### YOUR OBJECTIVE
Arrange the records as a JSON list of strings, one string per line and no strings for blank lines. Leave the pictures out.

### RECORDED INFORMATION

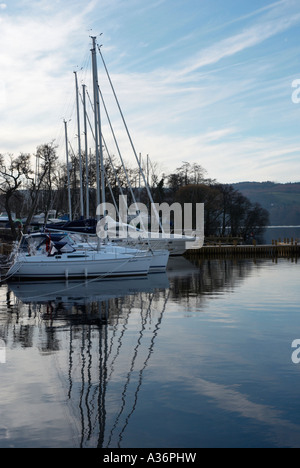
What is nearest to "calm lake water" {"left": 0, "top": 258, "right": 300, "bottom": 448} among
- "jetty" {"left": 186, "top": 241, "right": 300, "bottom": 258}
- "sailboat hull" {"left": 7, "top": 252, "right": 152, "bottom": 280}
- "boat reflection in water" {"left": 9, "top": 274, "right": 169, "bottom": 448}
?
"boat reflection in water" {"left": 9, "top": 274, "right": 169, "bottom": 448}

### OUTPUT OF THE TASK
[
  "What is nearest to \"calm lake water\" {\"left\": 0, \"top\": 258, \"right\": 300, \"bottom\": 448} among",
  "- \"jetty\" {\"left\": 186, \"top\": 241, \"right\": 300, \"bottom\": 258}",
  "- \"sailboat hull\" {\"left\": 7, \"top\": 252, \"right\": 152, \"bottom\": 280}",
  "- \"boat reflection in water\" {\"left\": 9, \"top\": 274, \"right\": 169, \"bottom\": 448}",
  "?",
  "\"boat reflection in water\" {\"left\": 9, \"top\": 274, \"right\": 169, \"bottom\": 448}"
]